King Canute’s head turned in his direction. So did that of the Earl, patient enquiry successfully imprinting itself on his face. The interpreter, his eyes on the King, was within a measure of offering to translate one half of the King of Alba’s family to the other when King Canute addressed his reply to Thorfinn.

The interpreter translated in Gaelic. ‘My lord King welcomes a man of honour who recognises another.’

Sulien, who had not been presented, sheltered in the lee of his surprised if affable Bishop and watched King Malcolm’s pouched eyes travel from Canute to his grandson of Orkney. The King’s brow, he saw, stood wreathed in veins, fat as the roots of a tree. It was inevitable that Alfgar should choose that moment to bound up from the ferry boat and, flinging back hood and cloak, stride calling to embrace his father.

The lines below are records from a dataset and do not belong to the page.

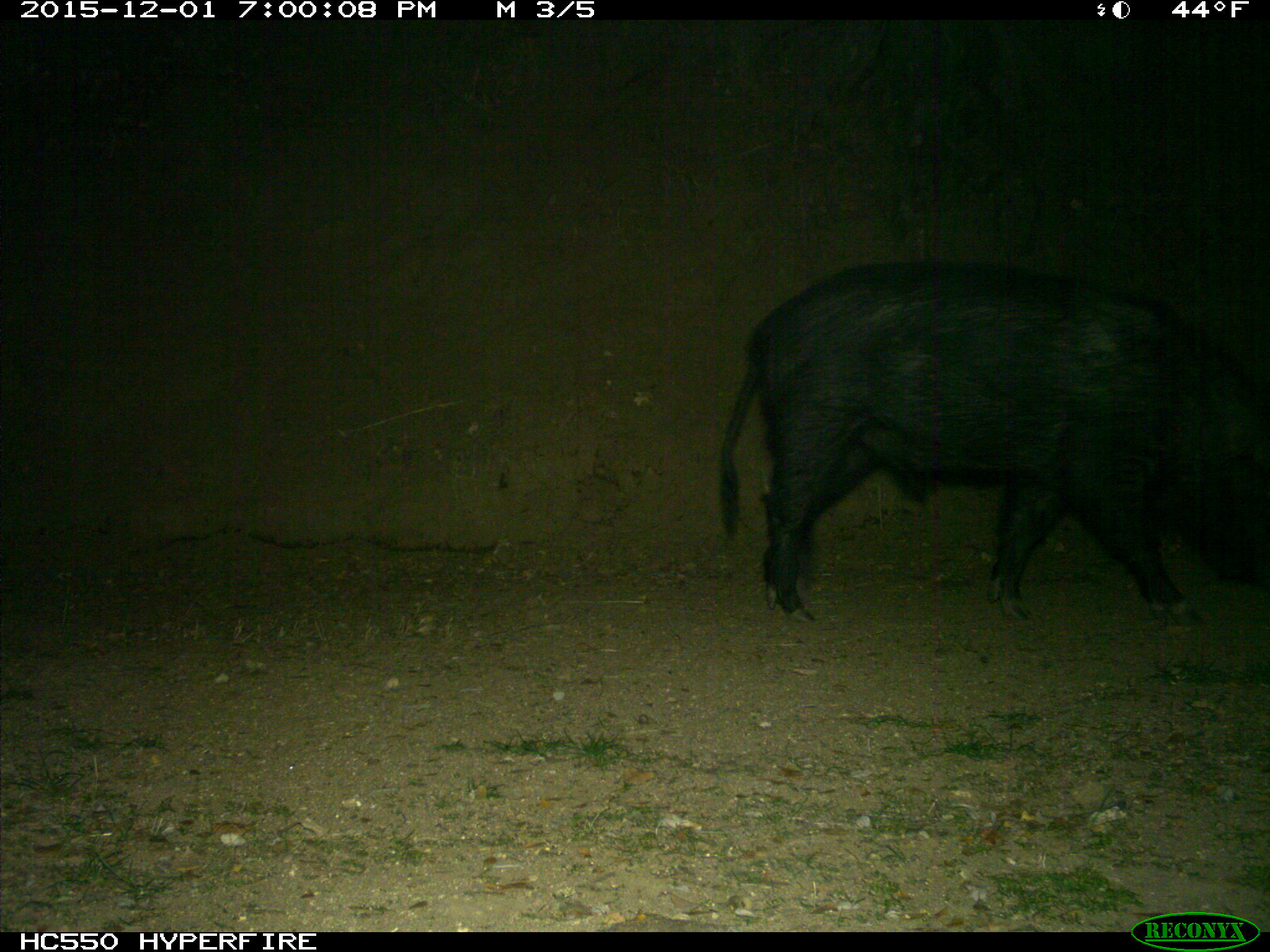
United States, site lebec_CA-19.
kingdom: Animalia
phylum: Chordata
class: Mammalia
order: Artiodactyla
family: Suidae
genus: Sus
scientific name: Sus scrofa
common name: wild boar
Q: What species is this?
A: Sus scrofa (wild boar).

Duncan’s face became very red, and his grandfather’s yellow. King Canute, his voice sharp, asked Earl Leofric a question, and Leofric, his arm round his son, turned, his eyes bright, and answered. Alfgar, detaching himself, skipped over and dropped to kiss King Canute’s hand. He raised his head, his face smooth with touching humility, and drew breath to explain.